CES 2010: Livin' the 3D Life

At this year's Consumer Electronics Show, televisions are flatter than ever, despite their new, third dimension

2 min read

CES has barely started, but it has already come into focus. I can't tell you exactly what the show is about yet, but I can tell you its format--3D.

Today was a day of big press conferences by big companies and each one highlighted 3D. Toshiba, Samsung, Panasonic, even Monster Cable--they all touted their new 3D products. I'm writing this instead of going to Sony's 90-minute press conference (twice as long as anyone else's; my colleague Tekla Perry is there) but I guarantee that more than a few of those minutes will be devoted to new 3D televisions and surely 3D Blu-Ray players (and who knows what other 3D products as well; Panasonic showed a 3D videocamera).

According to Jeffrey Katzenberg, 4 of the top 10 box office successes of the 2009 movie year were 3D, even though there were only 10 3D feature movies made in the entire year (out of 170 total movies released), including his own Monsters vs Aliens. Yes, that Jeffrey Katzenberg--the CEO of Dreamworks Animation. He was on hand at the Samsung press conference (along with the CEO of Technicolor, Fred Rose) to express his admiration for Samsung's new line of 3D-capable televisions ("works of art") and his happiness at being part of "the Samsung family."

Samsung was not the only maker to pull big-name partners out of the wings. Panasonic trotted out recorded versions of the heads of DirectTV and Skype and, in person, film producer Jon Landau, whose move Avatar has already, he mentioned in passing, broken the $1 billion mark. According to Box Office Mojo, two-thirds of that is outside the U.S.) DirectTV announced that beginning tomorrow it will be broadcasting 3D to its customers, with new set-top boxes and software to accommodate it.

Toshiba made 3D the centerpiece of its press conference. More accurately, the company's major announcement was about several new lines of televisions that incorporate its version of the Cell microprocessor, and what made the Cell especially important was the ways it renders 3D better than regular processors. (Spectrum gave the Cell a thumbs up all the way back in January of 2006, in "Winner: Multimedia Monster"; more recently we made gentle fun of Toshiba for building it into a top-of-the-line laptop, the Qosmio, though we did include it in our 2008 Holiday Gift guide)

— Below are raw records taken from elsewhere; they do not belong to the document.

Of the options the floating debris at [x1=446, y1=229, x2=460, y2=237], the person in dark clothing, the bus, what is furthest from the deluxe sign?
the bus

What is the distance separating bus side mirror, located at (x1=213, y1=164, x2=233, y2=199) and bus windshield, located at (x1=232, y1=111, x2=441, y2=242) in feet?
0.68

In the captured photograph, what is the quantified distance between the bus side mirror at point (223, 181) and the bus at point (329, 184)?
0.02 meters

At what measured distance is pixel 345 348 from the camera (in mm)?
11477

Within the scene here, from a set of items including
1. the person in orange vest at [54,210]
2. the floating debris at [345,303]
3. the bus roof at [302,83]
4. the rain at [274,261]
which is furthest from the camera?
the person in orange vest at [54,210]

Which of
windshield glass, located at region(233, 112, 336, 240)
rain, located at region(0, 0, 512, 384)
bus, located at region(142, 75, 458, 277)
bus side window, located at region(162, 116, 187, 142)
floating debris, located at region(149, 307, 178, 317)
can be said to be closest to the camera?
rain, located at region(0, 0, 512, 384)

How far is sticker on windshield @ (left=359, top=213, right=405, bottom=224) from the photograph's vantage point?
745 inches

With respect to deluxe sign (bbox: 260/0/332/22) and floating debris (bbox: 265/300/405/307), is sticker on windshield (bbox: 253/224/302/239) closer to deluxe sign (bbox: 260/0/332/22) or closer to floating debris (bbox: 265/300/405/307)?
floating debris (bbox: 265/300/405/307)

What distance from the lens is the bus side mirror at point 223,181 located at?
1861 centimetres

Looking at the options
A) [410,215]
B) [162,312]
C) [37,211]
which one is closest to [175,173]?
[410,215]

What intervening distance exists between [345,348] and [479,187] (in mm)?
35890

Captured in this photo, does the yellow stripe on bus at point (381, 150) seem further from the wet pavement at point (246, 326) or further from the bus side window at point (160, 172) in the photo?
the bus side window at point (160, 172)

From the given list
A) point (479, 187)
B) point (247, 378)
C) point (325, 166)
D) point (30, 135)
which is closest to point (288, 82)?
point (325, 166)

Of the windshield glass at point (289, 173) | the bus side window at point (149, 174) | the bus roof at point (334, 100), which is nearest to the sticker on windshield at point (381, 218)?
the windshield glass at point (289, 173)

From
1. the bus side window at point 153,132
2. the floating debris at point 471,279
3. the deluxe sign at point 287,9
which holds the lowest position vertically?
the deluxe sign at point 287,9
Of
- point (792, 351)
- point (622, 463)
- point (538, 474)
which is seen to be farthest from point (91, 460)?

Even Monster Cable followed form, both in terms celebrity endorsers--flanked by the son, daughter, and nephew of the late Miles Davis, company president Noel Lee announced a special Miles Davis  headphone-and-CD-and-DVD package in honor of the 50th anniversary of "Kind of Blue"--and in terms of 3D. Monster doesn't have an 3D-specific products, but Lee got one of today's biggest laughs when he announced, in a booming voice, "I LOVE 3D! Not because I love 3D, but because it needs faster cables!" Monster's HDMI now goes up to a crazy 15.8 Gb/s with today's announcements.

There's no limit to 3D mania. Tomorrow I have an appointment to talk with a company making a $100 pair of3D active glasses that have a high-end microprocessor built right into them.

Only Sharp stood outside, not even a little wet from the wave of 3D products announced here. Instead, it showed off something that seemed even more innovative or at least more immediately useful, a new collection of televisions that use what it calls QuadPixel. In short, it has added a fourth, yellow subpixel--instead of RGB, its sets are now RGBY. It had seven different QuadPixel televisions on stage, and I have to say, the colors looked stunning. And no special glasses were needed.